## PROVIDED PASSAGE

++++++++++

We drive to the clamshack for takeout of cholesterolia. Onion rings and a chicken parm sub for me. Turkey italian
for husband and fried clams for his mum. They help me eat the onion rings. I cannot finish my sandwich. I wrap it
up in shiny foil and stow it carefully in the fridge for tomorrow's breakfast.

After dinner, I finish up one True Crime book I got yesterday at the Goodwill in Falmouth. I ponder the defense,
the girl-woman accused of murder, a tense stand-off and suicided boyfriend. He was a jerk, I decide. And abusive.
It is not enough for the jury to excuse her actions nor enough for me. The seductress-temptress is in prison. The
author says she is thriving in the environment. Safety caught up to her behind bars. Me, I'd rather risk having to
decide, to leave when I must, to stay if I choose. Not have my daily schedule dictated to me and enforced by threat
of write-up tickets. That is no life for me. In my life there are risks. I will take the risks but not the
gambles. I know that gamblers lose before they even sit down at the table. I go where I go and be who I be, with
no apologies to anyone. I am fluid in my solidity. I sigh. The night has settled in and it is almost time for
sleep. Blondie, my beloved child of the earth, awaits her last walk before bedtime and I will not disappoint her.

Husband woke me up early this morning-- a cloudy damp day which would remain so-- and we left on the 8 o'clock boat,
Blondie once again gazing mournfully out the window at our retreating figures. We got to Portland and parked by
about 9:30 a.m. to discover that the comic books store husband wanted to go to would not be open until 10. We
installed ourselves at a local Starpukes with orange-flavored expresso [his] and my usual hot chocolate with a shot
of coffee plus two pastries which we ate in relative silence. I admired the architecture of the older buildings
surrounding us. We both read the New York Times and a Portland daily left on the lounge chairs.

After the required time spent in the comic store-- himself browsing and me trying hard to figure out what this manga
fuss is all about, we strolled around the old port. We spent some time in an independent toy shop where I paraded
various stuffed puppetry around, assigning them voices and such. Husband asked one clerk if she had seen his inner

I got a cool hanging frog with wings and a mini-Ganesha statuary from a hippie shop. We also browsed a store for
pets. Rather chic it was. Nothing in there that pleased me enough to buy. We walked along the Old Port and at
the noon hour abruptly discovered that Boone's had gone out of business two years ago. After husband declared that
he would not eat at any restaurant that spelled it "chowda," we settled on Gilbert's Chowder House. Gilbert's
Chowder House looks very much like a locals' place. I noted the presence of styrofoam dishes and the reasonable
prices as we sat down to an older style metal and formica table on metal and formica chairs. The coffee [at almost
2 bucks a cup] was well worth it and the crabmeat roll was fully stuffed. Husband attempted not to eat all of his
fries that came with his fried shrimp. He ate them. He liked the chowder, although he had to resign himself to
the presence of bacon in it.

++++++++++

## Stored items

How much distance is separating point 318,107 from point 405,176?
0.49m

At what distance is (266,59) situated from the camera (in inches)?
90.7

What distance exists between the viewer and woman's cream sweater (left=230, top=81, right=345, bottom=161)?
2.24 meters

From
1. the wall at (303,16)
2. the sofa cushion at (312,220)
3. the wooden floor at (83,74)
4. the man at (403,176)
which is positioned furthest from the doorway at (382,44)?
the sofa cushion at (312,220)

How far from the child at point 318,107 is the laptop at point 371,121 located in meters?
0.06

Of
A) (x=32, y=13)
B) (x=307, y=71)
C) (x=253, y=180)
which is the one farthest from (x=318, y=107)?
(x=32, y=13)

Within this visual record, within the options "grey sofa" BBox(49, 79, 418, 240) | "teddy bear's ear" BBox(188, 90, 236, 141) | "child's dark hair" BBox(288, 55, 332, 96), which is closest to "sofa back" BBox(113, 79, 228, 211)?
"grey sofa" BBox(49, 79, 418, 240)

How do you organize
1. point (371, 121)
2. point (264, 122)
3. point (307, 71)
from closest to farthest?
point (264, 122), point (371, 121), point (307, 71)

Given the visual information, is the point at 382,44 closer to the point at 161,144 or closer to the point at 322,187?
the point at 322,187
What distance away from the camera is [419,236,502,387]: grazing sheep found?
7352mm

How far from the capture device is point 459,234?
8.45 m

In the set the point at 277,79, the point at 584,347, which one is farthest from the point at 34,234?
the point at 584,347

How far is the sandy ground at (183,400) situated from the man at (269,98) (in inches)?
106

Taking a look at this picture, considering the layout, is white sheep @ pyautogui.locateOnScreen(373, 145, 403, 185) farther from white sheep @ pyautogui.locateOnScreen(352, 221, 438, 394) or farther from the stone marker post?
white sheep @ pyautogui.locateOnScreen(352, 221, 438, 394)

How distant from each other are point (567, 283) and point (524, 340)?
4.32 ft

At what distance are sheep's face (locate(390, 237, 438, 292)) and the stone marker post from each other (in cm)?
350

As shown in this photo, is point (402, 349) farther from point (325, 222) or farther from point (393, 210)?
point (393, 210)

++++++++++

## YOUR TASKS
A – List the foods ordered at the clamshack in the diary entry.
B – Copy the stored items from the line containing "As shown in" through the end of the records, shifting each coordinate in the answers by -85 and leaving the requests unchanged.

## EXPECTED ANSWERS
A – Onion rings, a chicken parm sub, a turkey italian, fried clams

B –
As shown in this photo, is point (402, 349) farther from point (325, 222) or farther from point (393, 210)?
point (308, 125)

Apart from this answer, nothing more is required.